Dementia is comedy gold, right?

Enough people thought otherwise – including Reagan’s family – that Farrell backed out of the project not 48 hours after those reports hit the mainstream news.

Unfortunately, the screenplay’s apparent goals went beyond making a political satire. Positioning Reagan – still the champion of so many on the center-right – as a witless buffoon comments negatively not only on conservatism, but Alzheimer’s as well. The would-be filmmakers (including Farrell, screenwriter Mike Rosolio and others attached to the project) seem to have allowed politics to cloud their judgment when considering what audiences would laugh at. Blinded by ideology, they lost sight of comedy.

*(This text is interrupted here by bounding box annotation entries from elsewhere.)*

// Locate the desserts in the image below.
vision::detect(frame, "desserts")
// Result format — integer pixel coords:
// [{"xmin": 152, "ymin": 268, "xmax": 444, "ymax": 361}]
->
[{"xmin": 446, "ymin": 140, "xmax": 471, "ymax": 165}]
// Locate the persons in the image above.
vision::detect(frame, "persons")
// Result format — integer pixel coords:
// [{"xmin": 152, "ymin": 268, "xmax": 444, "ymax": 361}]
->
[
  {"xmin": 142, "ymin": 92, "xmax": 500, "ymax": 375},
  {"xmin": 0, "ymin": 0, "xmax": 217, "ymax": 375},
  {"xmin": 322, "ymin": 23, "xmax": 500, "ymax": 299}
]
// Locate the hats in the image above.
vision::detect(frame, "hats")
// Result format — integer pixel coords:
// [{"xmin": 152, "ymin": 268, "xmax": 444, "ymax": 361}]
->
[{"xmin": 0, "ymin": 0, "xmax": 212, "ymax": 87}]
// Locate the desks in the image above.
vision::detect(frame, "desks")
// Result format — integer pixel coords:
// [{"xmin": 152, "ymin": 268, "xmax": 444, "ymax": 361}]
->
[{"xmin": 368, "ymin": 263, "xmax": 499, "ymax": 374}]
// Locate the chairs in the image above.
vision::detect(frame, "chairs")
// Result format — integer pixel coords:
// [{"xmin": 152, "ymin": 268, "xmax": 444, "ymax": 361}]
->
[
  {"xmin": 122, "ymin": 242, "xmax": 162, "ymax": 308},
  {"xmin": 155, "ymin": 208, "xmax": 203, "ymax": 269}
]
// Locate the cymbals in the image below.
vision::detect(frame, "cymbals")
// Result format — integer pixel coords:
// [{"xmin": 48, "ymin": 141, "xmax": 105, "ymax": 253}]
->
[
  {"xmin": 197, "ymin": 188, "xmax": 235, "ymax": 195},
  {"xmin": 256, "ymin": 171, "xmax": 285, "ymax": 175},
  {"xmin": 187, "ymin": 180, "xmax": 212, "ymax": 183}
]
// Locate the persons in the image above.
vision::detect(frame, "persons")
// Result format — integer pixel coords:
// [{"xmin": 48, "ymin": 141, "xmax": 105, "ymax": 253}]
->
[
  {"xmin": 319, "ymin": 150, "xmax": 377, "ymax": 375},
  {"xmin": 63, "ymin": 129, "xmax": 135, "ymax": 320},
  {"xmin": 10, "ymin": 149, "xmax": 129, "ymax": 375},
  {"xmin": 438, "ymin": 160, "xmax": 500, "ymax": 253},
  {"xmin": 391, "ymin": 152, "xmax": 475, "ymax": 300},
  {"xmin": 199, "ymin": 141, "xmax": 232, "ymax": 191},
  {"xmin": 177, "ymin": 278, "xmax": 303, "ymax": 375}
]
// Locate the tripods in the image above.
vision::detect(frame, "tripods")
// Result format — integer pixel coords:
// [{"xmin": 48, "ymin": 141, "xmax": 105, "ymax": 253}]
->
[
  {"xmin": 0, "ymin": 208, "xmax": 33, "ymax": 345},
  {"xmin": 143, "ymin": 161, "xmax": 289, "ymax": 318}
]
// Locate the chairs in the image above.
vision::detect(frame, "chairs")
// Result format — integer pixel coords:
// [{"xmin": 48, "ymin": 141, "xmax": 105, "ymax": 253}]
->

It’s too bad, because there’s a nugget of value in that plot. Imagine this alternative: A party leader, so desperate to win some race (maybe state legislator or even Congress) hatches a plan. He recruits an aging, politically uninvolved former actor, who doesn’t watch much TV or pay attention to social media, into appearing in a “movie” about running for Congress. Except, the actor isn’t filming a movie, he’s filming commercials, and participating in actual debates rather than staged scenes. Now imagine Farrell, playing a comically demanding prima donna actor past his prime, as the hapless, unwitting candidate. (Maybe Steve Carell could play the unscrupulous party leader.)

In this version, the objects of satire are party leaders political image-makers. The film doesn’t target anyone else suffering from Alzheimer’s, or cast the voters and supporters of any particular side as easy dupes. It wouldn’t have the major buzz that controversial subject matter attracts, but with smart, witty writing and a tight plot, it could achieve the type of cult-hit status that films like Dave or Thank You for Smoking have enjoyed in political circles.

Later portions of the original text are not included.